Subrahmaniam Krishnan-Harihara, Head of Research at Greater Manchester Chamber of Commerce, said: “After strong economic performance in Q2 and Q3, growth had started softening even before the new set of Omicron restrictions were imposed. Our view has been that consumer spending in B2C services contributed significantly to economic growth in 2021. Business investment is lagging behind, and this is a serious ongoing concern.
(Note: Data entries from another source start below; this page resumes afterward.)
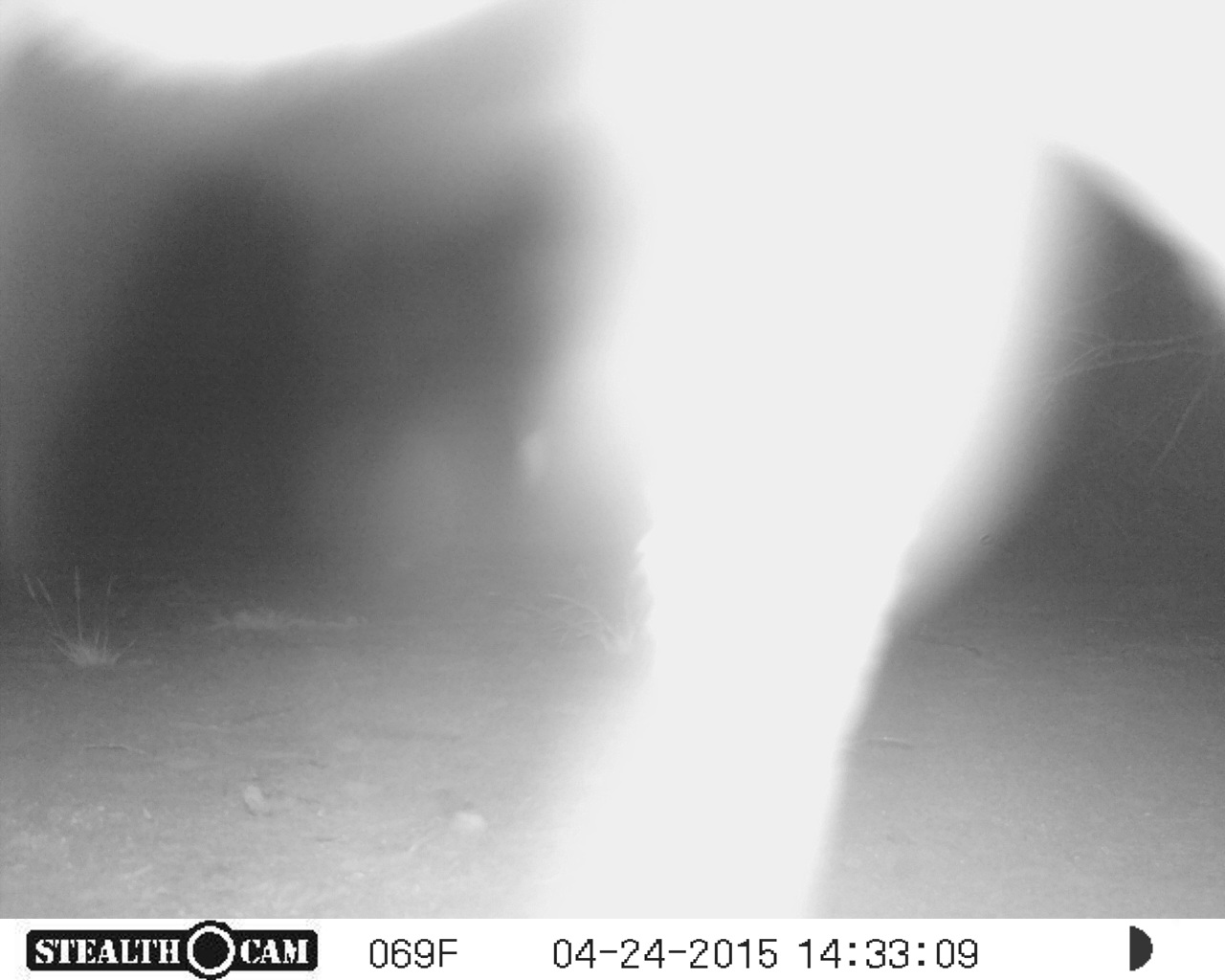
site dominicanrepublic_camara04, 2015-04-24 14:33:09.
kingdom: Animalia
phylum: Chordata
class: Mammalia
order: Perissodactyla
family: Equidae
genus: Equus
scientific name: Equus asinus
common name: donkey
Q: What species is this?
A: Donkey (Equus asinus).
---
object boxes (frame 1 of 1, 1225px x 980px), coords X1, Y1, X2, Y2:
donkey: 0, 0, 1225, 915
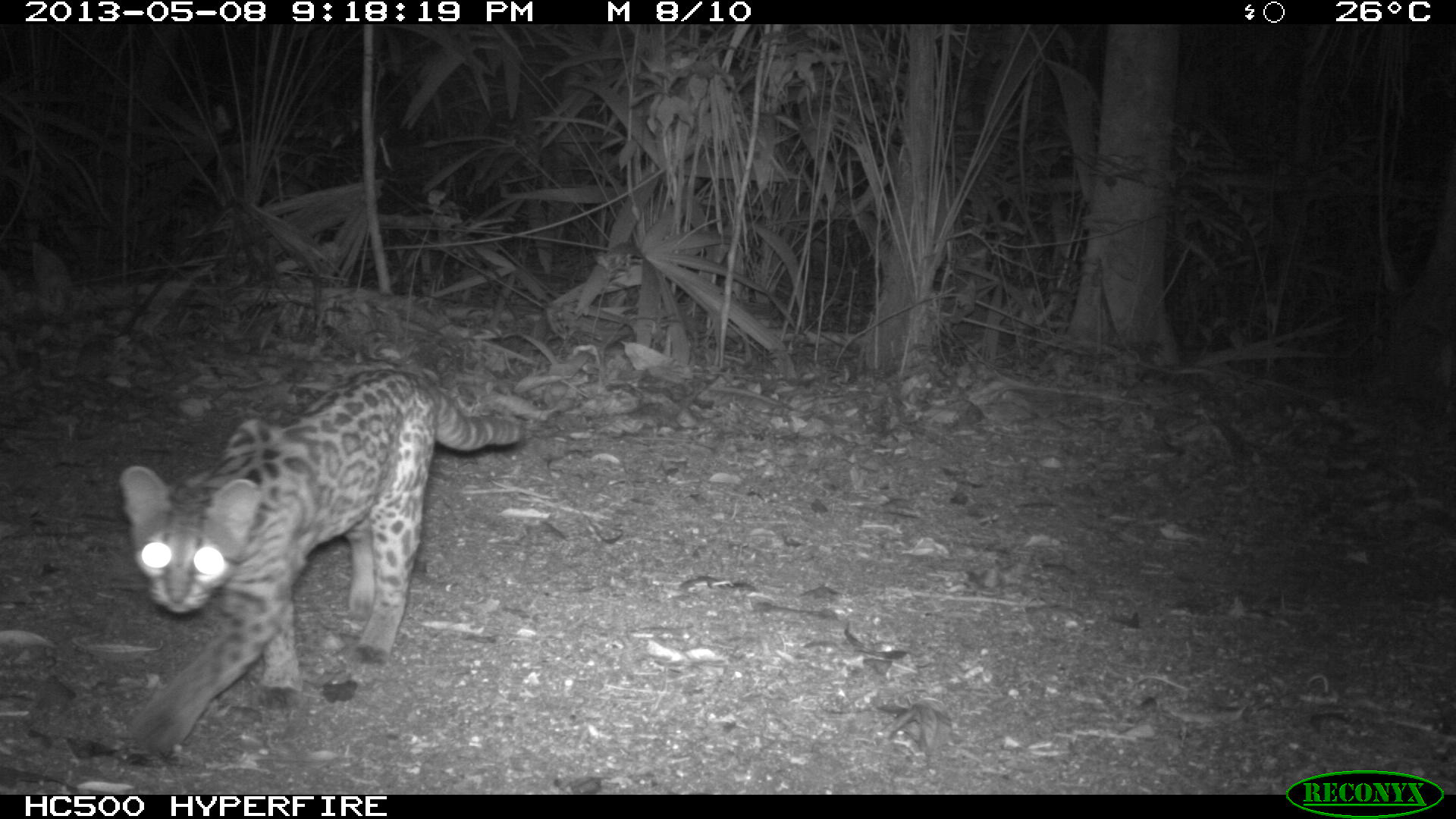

“We know that the restrictions imposed recently have hit hospitality businesses hard. The worst affected sectors of retail, hospitality and leisure recorded strong growth in October and November but that has been derailed now. It is also possible that consumer spending will decrease after the festive season. The combination of these impacts could lead to a further reduction in economic activity in the new year.”

Despite the softening in growth, employment prospects remain strong. The QES results show that over half the respondents attempted to recruit but three quarters of those who attempted to recruit faced severe recruitment difficulties.

Commenting on the GM BEST results, Subrahmaniam said: “The acute shortage in labour is a worry for businesses as it increases competition for talent and fuels wage inflation.

“The combined impact of Covid-19 and Brexit has caused both short-term labour shortages and long-term structural changes in the labour market. There are other long-standing skills and training challenges that businesses in Greater Manchester face.

“For example, the number one reason for recruitment difficulties is the lack of job specific technical skills.

“Businesses also report that the lack of soft skills is a barrier to recruiting the right people. However, the skills deficits in different sectors and in different parts of Greater Manchester are different. The GM BEST results shines a light on skills mismatches and the scale of the reskilling and upskilling challenge. This collaborative research lays the foundation for localised, place-based skills planning in the city region.”